Excerpt from a dataset

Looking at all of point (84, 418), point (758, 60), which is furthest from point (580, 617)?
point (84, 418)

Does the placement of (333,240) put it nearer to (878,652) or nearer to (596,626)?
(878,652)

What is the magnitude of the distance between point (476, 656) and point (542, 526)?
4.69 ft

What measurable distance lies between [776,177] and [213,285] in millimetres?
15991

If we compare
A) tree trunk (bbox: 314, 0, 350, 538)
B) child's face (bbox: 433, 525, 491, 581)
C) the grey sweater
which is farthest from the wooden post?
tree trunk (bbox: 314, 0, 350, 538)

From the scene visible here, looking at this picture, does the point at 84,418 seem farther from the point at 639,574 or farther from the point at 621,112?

==

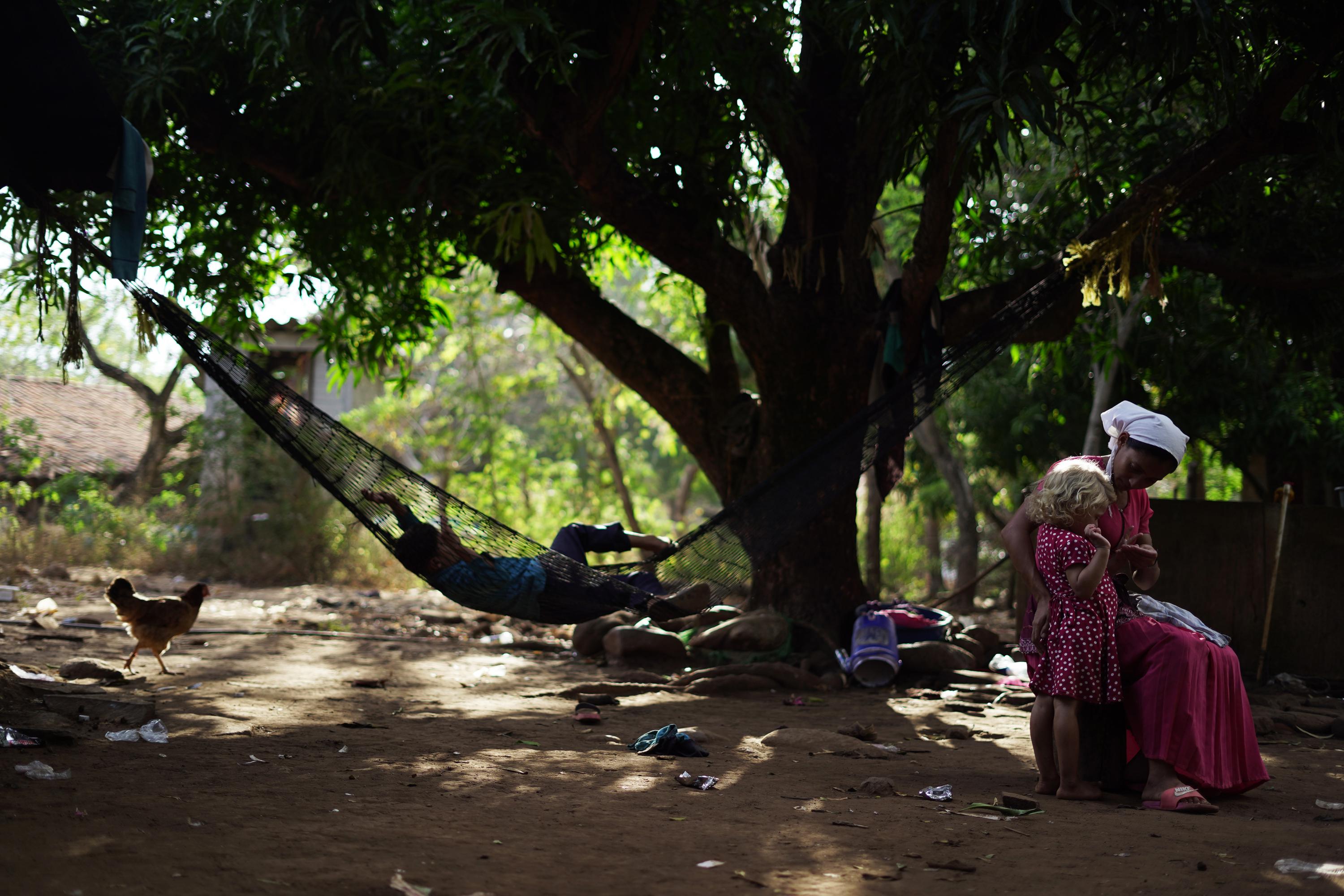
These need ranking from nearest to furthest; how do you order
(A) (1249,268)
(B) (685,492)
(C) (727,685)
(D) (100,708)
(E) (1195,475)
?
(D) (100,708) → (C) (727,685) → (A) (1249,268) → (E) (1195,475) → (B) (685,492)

--

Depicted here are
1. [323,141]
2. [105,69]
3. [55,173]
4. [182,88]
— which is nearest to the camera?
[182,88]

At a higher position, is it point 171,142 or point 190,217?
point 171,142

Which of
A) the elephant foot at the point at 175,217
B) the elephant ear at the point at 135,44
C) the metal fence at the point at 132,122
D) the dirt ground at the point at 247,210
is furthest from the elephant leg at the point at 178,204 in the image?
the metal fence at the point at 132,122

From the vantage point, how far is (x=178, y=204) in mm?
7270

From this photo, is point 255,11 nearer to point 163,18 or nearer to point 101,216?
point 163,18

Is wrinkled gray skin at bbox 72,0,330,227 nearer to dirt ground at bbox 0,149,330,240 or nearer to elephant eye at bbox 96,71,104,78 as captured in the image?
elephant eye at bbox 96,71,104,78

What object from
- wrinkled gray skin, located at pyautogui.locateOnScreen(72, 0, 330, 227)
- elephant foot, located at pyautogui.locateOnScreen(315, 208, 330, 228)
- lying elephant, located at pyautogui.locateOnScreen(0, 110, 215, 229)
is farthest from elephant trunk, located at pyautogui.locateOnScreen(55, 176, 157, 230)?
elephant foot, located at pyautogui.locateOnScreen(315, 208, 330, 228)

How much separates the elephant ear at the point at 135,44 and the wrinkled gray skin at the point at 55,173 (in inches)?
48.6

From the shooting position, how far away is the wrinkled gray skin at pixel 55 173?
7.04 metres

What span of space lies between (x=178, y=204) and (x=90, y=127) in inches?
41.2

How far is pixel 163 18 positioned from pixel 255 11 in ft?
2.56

- INSTRUCTION
Count how many lines of the entries above contain the string "pixel", treating uppercase and lowercase as different. Reply with the number alone.

- FULL SOLUTION
2